In Python, how could I count the nodes using XPath? For example, using this webpage and this code:
from lxml import html, etree
import requests
url = "http://intelligencesquaredus.org/debates/past-debates/item/587-islam-is-dominated-by-radicals"
r = requests.get(url)
tree = html.fromstring(r.content)
count = tree.xpath('count(//*[@id="body"])')
print count
It prints 1. But it has 5 div
nodes.
Please explain this to me, and how can I do this correctly?
It prints 1 (or 1.0) because there is just one such element with id="body"
in the HTML file you are fetching.
I downloaded the file and verified this is the case. E.g.:
$ curl -O http://intelligencesquaredus.org/debates/past-debates/item/587-islam-is-dominated-by-radicals
Grabs a file 587-islam-is-dominated-by-radicals
$ grep --count 'id="body"' 587-islam-is-dominated-by-radicals
Answers 1. Just to be extra sure, I hand-searched in the file as well, using vi. Just the one!
Perhaps you are looking for another div
node? One with a different id
?
Update: By the way, XPath and other HTML/XML parsing is pretty challenging to work with.
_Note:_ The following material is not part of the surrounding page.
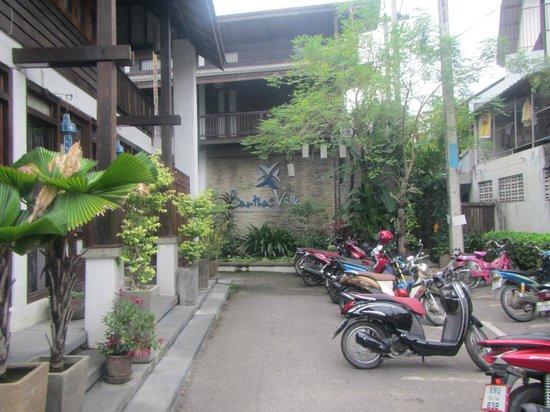 Banthai Village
A lot of bad data out there, and a lot of complex markup, times the complexity of the retrieval, parsing, and traversal process. You will probably be running your tests and trials a lot of times. It will be a lot faster if you do not "hit the net" for every one of them. Cache the live results. Raw code looks something like this:
from lxml import html, etree
import requests
filepath = "587-islam-is-dominated-by-radicals"
try:
contents = open(filepath).read()
print "(reading cached copy)"
except IOError:
url = "http://intelligencesquaredus.org/debates/past-debates/item/587-islam-is-dominated-by-radicals"
print "(getting file from the net; please stand by)"
r = requests.get(url)
contents = r.content
tree = html.fromstring(contents)
count = tree.xpath('count(//*[@id="body"])')
print count
But you can simplify a lot of that by using a generic caching front-end to requests
, such as requests-cache. Happy parsing!